I will hit anyone at all in self-defense - elderly, female, infirm, child, whatever - if it’s genuinely necessary to ensure my own safety, and I can deliver a blow proportional to the threat. If an old and frail man is trying to punch me, I’ll accept the blow rather than defend myself with a strike that may inflict serious injury. On the other extreme, if a small child had somehow grabbed Daddy’s gun and was pointing it at me, I would deliver as hard a blow as required to make him drop the gun; at last resort, I’d attempt a fatal one.
All of the above, though, pre-supposes that every other option has failed. Flight (leaving), evasion (dodging), persuasion - all have either failed or are clearly unworkable. As a last resort, hitting can be “okay” against anyone, provided the hitting is proportionate to the theat posed. But I don’t believe hitting is ever okay as anything other than a last resort.
As to the idea of hitting someone for reasons relating to honor: I’m a civilized man, and was raised to believe that honorable, civilized men abhor violence. I can’t imagine the slight to my honor that would be redeemed or mitigated through the use of violence. Oh, it might make my friends and family understand why I’d used violence - but it would still be a lapse of character.

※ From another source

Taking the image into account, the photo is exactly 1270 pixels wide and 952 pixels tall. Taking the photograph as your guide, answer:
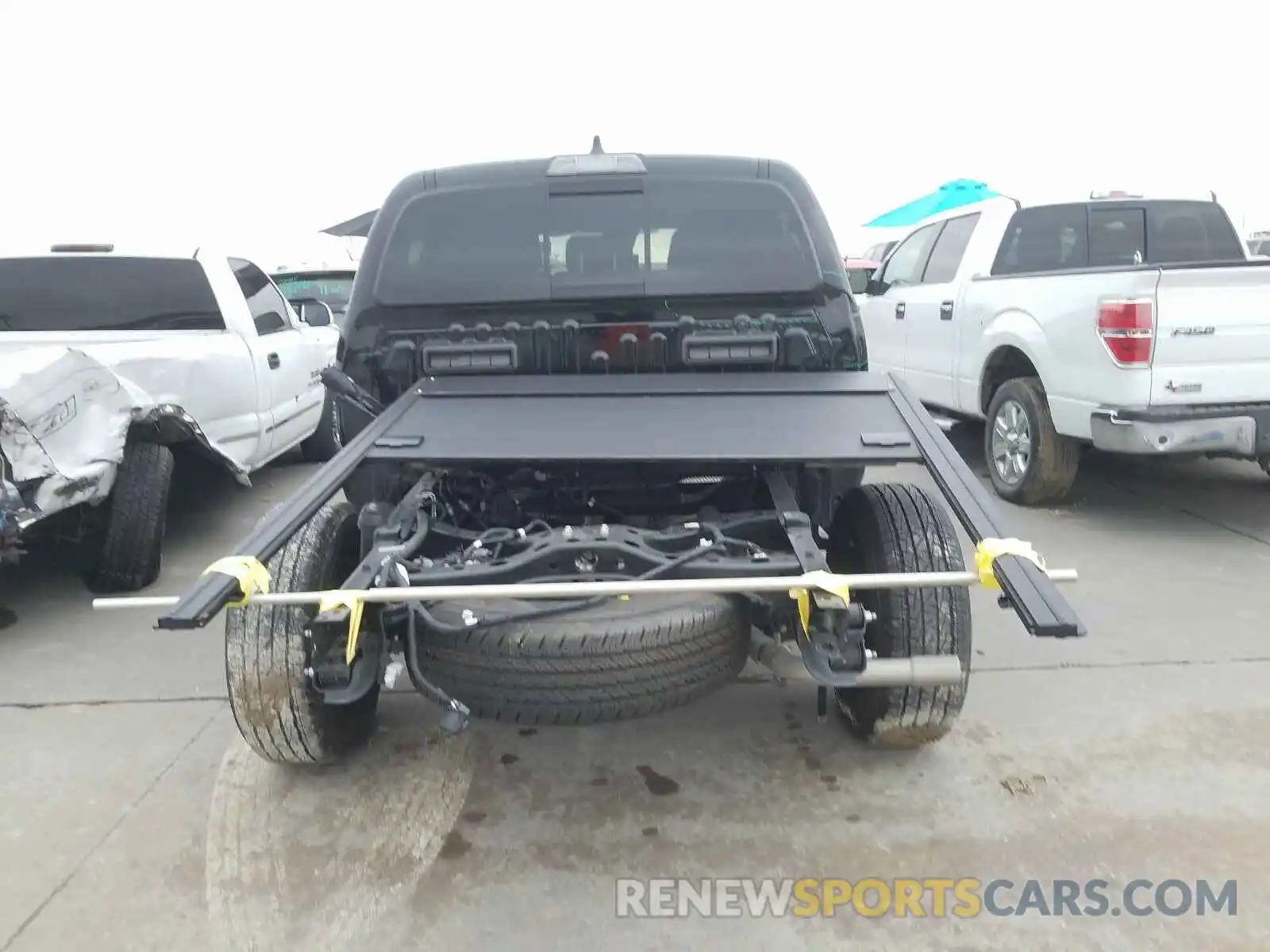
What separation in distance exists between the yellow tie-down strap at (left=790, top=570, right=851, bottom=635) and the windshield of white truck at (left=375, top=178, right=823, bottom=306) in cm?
159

Slight hijack, but isn’t this a bit broad? I have no problem with killing slaveowners - even the “humane” ones claim to exercise absolute ownership over another human being, and act on that belief. They deserve whatever they get. But what constitutes “supporting” slavery? I may abhor the beliefs of a pro-slavery newspaper editor, but so long as he doesn’t own slaves himself, I can’t support killing him for speaking his mind. More, I’d feel a moral obligation to defend the man if I could.
Further - do the family members of slaveholders “support” slavery, by refusing to reject their slave-holding family members? This takes us down an ugly road fast. There were women who owned slaves in their own right, I’m sure, but most women (especially wives) had little agency of their own in the antebellum South - I’d hate to see them killed for the sins of their husbands. And as for children - well, they’re children.